[What the exercise asks]: Copy out every one of the dataset rows below word for word, with no changes.

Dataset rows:
================

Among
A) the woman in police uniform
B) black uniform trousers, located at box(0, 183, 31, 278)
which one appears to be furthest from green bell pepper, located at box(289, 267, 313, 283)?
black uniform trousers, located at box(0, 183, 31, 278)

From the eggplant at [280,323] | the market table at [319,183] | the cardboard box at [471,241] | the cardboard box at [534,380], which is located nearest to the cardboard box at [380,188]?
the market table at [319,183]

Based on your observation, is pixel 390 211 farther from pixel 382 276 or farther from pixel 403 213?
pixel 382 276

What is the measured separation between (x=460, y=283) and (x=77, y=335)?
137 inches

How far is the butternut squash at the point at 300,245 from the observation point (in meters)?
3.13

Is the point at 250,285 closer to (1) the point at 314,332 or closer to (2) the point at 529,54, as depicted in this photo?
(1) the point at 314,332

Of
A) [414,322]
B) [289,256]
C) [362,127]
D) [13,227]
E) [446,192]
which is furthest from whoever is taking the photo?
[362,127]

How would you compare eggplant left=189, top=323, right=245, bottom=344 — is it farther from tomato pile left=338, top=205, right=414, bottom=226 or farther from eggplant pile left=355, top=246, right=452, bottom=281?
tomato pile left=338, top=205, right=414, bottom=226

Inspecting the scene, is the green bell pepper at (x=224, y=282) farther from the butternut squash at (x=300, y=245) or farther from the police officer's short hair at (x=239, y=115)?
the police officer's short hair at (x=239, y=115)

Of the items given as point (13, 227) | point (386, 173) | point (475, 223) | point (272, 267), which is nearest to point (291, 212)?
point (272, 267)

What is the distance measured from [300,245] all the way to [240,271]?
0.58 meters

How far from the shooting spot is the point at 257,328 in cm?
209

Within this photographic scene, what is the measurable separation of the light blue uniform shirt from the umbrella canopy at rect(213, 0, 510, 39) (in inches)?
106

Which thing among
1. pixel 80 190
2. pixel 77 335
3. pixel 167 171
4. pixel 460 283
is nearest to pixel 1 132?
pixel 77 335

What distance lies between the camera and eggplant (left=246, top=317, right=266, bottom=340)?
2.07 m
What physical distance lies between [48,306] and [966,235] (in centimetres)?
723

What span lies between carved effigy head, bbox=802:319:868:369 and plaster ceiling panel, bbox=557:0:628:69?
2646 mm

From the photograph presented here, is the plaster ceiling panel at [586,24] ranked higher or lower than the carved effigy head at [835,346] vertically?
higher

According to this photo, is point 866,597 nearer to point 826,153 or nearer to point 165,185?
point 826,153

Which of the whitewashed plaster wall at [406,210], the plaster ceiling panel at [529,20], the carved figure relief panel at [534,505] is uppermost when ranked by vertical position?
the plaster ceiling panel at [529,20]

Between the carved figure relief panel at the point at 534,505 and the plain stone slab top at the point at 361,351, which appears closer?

================

[Result of the task]:
Among
A) the woman in police uniform
B) black uniform trousers, located at box(0, 183, 31, 278)
which one appears to be furthest from green bell pepper, located at box(289, 267, 313, 283)?
black uniform trousers, located at box(0, 183, 31, 278)

From the eggplant at [280,323] | the market table at [319,183] | the cardboard box at [471,241] | the cardboard box at [534,380], which is located nearest to the cardboard box at [380,188]?
the market table at [319,183]

Based on your observation, is pixel 390 211 farther from pixel 382 276 or farther from pixel 403 213?
pixel 382 276

What is the measured separation between (x=460, y=283) and (x=77, y=335)?
137 inches

How far is the butternut squash at the point at 300,245 from the observation point (in meters)?
3.13

Is the point at 250,285 closer to (1) the point at 314,332 or closer to (2) the point at 529,54, as depicted in this photo?
(1) the point at 314,332

Of
A) [414,322]
B) [289,256]
C) [362,127]
D) [13,227]
E) [446,192]
which is furthest from whoever is taking the photo?
[362,127]

How would you compare eggplant left=189, top=323, right=245, bottom=344 — is it farther from tomato pile left=338, top=205, right=414, bottom=226 or farther from eggplant pile left=355, top=246, right=452, bottom=281?
tomato pile left=338, top=205, right=414, bottom=226

Inspecting the scene, is the green bell pepper at (x=224, y=282) farther from the butternut squash at (x=300, y=245) or farther from the police officer's short hair at (x=239, y=115)?
the police officer's short hair at (x=239, y=115)

Of the items given as point (13, 227) | point (386, 173) | point (475, 223) | point (272, 267), which is nearest to point (291, 212)?
point (272, 267)

What is the distance measured from [300,245] all the way to [240,271]?
0.58 meters

How far from the shooting spot is the point at 257,328 in cm?
209

Within this photographic scene, what is the measurable separation of the light blue uniform shirt from the umbrella canopy at rect(213, 0, 510, 39) (in inches)?
106

Which thing among
1. pixel 80 190
2. pixel 77 335
3. pixel 167 171
4. pixel 460 283
is nearest to pixel 1 132?
pixel 77 335

What distance lies between the camera and eggplant (left=246, top=317, right=266, bottom=340)?
2.07 m
What physical distance lies between [48,306] and [966,235] (in centimetres)?
723

What span lies between carved effigy head, bbox=802:319:868:369 and plaster ceiling panel, bbox=557:0:628:69?
2646 mm

From the photograph presented here, is the plaster ceiling panel at [586,24] ranked higher or lower than the carved effigy head at [835,346] vertically?
higher

According to this photo, is point 866,597 nearer to point 826,153 or nearer to point 165,185?
point 826,153

Which of the whitewashed plaster wall at [406,210], the plaster ceiling panel at [529,20], the carved figure relief panel at [534,505] is uppermost when ranked by vertical position?
the plaster ceiling panel at [529,20]

Between the carved figure relief panel at the point at 534,505 and the plain stone slab top at the point at 361,351, which appears closer?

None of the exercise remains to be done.